Mom looked at her warningly. "Melanie, I'm just trying to let her have a chance to get to know him."

That sent me over the edge. All of the anger and frustrations started bubbling over, sizzling everything it came in contact with. "Get to know him?" I demanded. "Get to know him? Are you kidding?" My hands gripped the side of the couch as I raised my voice. "You know how much Dad going missing tore me up, and now this! This--this baby will be a constant reminder. Every time I look at this stupid kid," I said, gesturing wildly, "I'll think of Dad, and how you forgot him. How you stopped caring.
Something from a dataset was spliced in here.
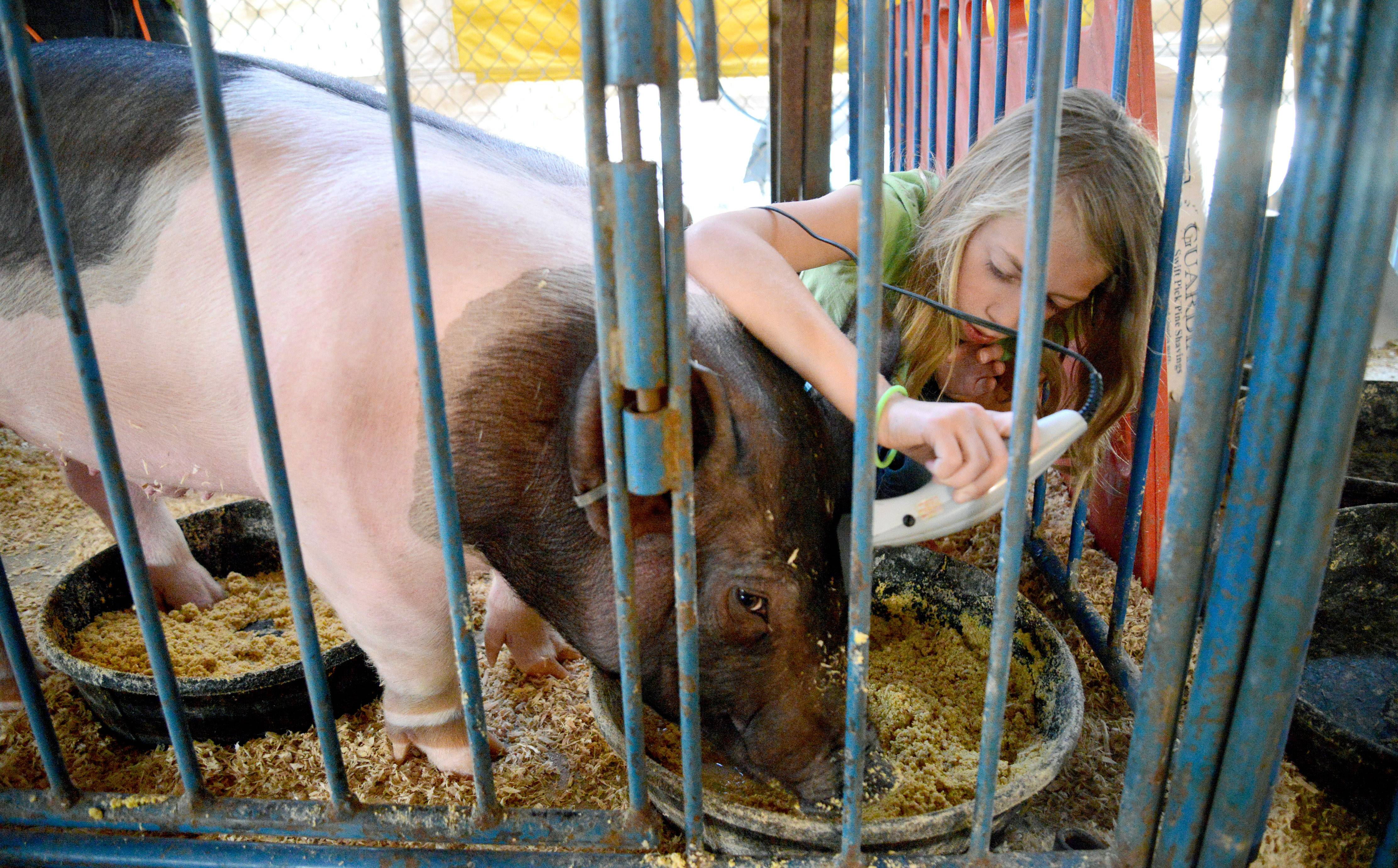 Emily Lesko, 10, of Glendale Heights trims the hair on the forehead of her pig named Teenie to prepare for showing him at the Kane County Fair Thursday in St. Charles. This is her third year showing with the Whirlybirds 4-H Club.
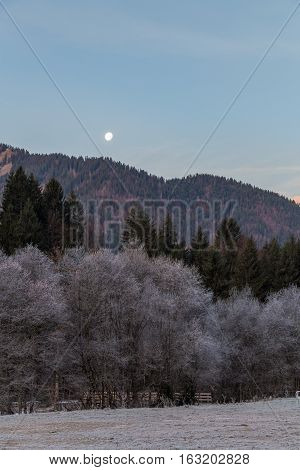 A forest and field with the moon rising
And I'll never forgive you for that."

My mother's shattered expression didn't affect me. It didn't hit me deep in the gut like it used to. I didn't care anymore.

The baby went slack in her arms, and I turned around to leave. The whole situation was making me sick. Melanie glared and my brothers and sisters had that same shattered expression, but I barely noticed. The rapidly gathering tears in my eyes made it hard to see.
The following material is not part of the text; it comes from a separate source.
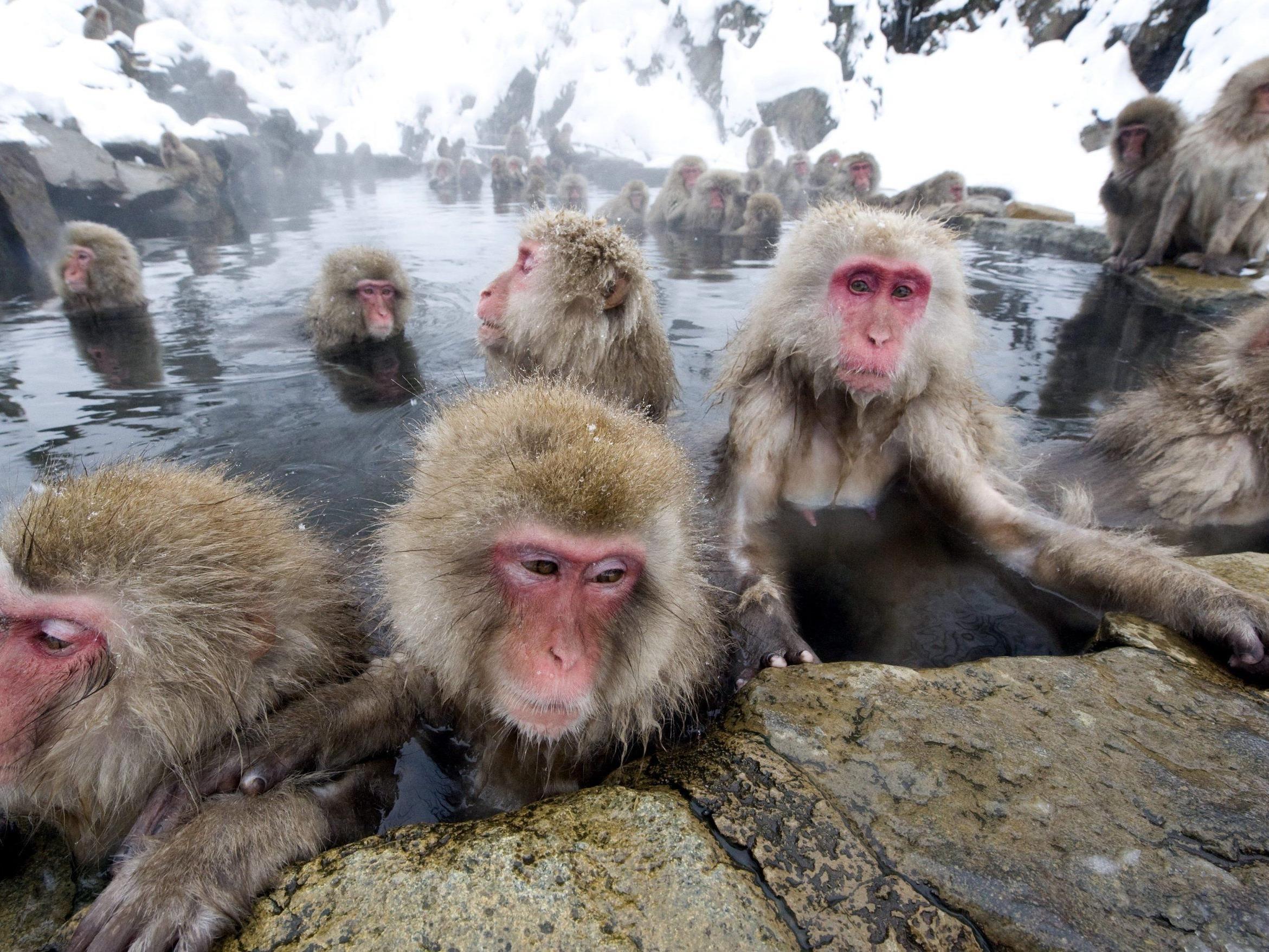 Makake sind sehr freche Tiere und klauen öfters Dinge von Menschen.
I heard a small someone start to cry--big, wailing sobs--but it was a while before I heard the soothing voice that made my tears turn to steel. It was him.
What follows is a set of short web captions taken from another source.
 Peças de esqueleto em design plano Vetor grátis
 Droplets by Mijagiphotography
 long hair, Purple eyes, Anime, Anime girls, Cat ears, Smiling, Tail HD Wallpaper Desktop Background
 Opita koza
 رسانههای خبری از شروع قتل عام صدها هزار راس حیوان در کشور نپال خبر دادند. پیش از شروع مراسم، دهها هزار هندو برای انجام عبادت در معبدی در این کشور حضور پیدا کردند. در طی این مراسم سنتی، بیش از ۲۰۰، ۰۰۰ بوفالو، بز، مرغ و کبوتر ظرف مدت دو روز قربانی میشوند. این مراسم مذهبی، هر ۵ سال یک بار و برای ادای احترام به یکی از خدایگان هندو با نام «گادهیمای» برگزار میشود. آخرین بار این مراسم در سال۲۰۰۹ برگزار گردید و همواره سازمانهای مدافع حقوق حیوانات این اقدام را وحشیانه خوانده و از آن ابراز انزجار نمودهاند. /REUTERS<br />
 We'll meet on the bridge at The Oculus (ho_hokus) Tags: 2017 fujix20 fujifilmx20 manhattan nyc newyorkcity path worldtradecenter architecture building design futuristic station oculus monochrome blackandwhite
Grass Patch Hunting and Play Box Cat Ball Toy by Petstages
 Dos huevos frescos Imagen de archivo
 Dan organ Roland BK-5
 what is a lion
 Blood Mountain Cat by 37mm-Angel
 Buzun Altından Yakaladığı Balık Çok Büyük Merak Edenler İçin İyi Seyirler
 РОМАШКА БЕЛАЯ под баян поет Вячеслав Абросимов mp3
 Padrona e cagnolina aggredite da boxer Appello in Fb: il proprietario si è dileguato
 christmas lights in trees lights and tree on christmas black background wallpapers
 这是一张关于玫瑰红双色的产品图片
I broke into a run, pushing myself down the hall, wrenched open the basement door, and half-ran, half-tripped down the old wood stairs.

My feet were taking me where I needed to be. They skirted the wraparound leather couch, the old toys that no one ever used, the workout equipment that my stepfather bought, that my father wouldn't have needed because he wasn't a lazy idiot....

The tears exploded from my eyes, and I couldn't see at all, but my feet somehow continued to carry me towards wherever they were going. To be honest, I couldn't've cared less where. Just anywhere away from where I was.

I parked myself somewhere around the outer edges of the basement. When I freed my eyes of obstructions with the palm of my hand, I saw a simple old cupboard. It looked like it was from the seventies or eighties, maybe an antique. But it was no stranger to me.

Muscle memory. That's all I could think of as I unlatched the door and a cloud filled with the scent of moth balls and old people attacked my nose. But there was another smell in there. Mine.

I climbed inside, just as I had so many times before in times of distress. Lately, I'd been blocking out every emotion. When I was younger, I let everything pour out. That's when I found the cupboard, and it would forever be my refuge when I was upset.

I smiled ruefully at the memory of my tiny, sniveling self all curled up in the cupboard I was now in. Sobbing about trivial things.

Then I remembered the last time I had been in there. The day of my father's disappearance. Suddenly, the space felt confined, and I felt like the oxygen was trickling out. A strangled sound came from my throat. Despair. That's what I felt. And I could never escape it.

The stupid cupboard was a metaphor for my whole life. An inescapable and crushing mixture of bad memories and moth balls.

The salt water rose from my eyes again, and I cried until I couldn't cry anymore, until my eyes were red and raw, and my mind slowly entered the fog that sleep so gently brought.